▸ Your task: Somewhere below, one line contains "TEST BLUETTI AC240: La" and a later line contains "2015 Chevrolet Silverado 1500 LT 4". Output those two lines and everything between them exactly, and nothing else.

▸ Material shown:
______

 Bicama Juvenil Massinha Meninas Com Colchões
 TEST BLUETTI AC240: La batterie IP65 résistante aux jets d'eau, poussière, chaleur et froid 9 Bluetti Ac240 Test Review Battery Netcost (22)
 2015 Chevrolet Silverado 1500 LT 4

______

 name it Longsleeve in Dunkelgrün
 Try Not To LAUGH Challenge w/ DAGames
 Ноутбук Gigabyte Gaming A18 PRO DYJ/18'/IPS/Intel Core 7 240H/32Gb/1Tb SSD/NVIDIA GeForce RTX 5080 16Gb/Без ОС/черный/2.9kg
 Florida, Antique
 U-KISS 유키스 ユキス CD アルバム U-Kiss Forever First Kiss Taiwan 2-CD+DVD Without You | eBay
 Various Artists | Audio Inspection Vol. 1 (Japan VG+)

______

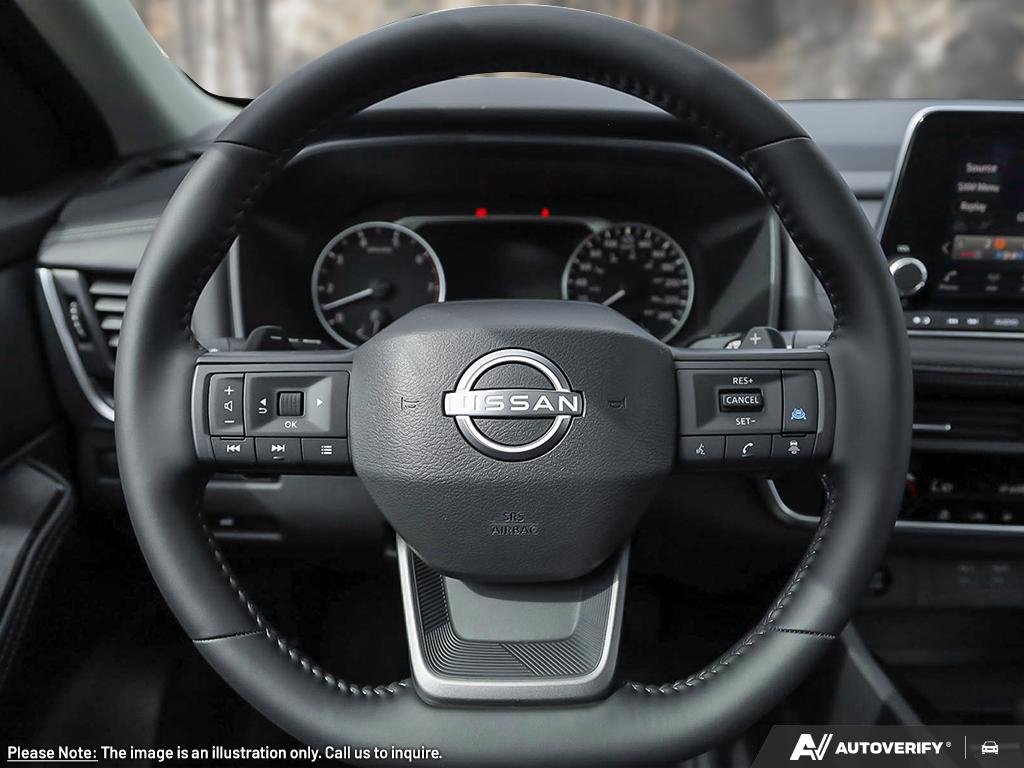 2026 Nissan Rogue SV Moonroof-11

______

▸ Task answer:
 TEST BLUETTI AC240: La batterie IP65 résistante aux jets d'eau, poussière, chaleur et froid 9 Bluetti Ac240 Test Review Battery Netcost (22)
 2015 Chevrolet Silverado 1500 LT 4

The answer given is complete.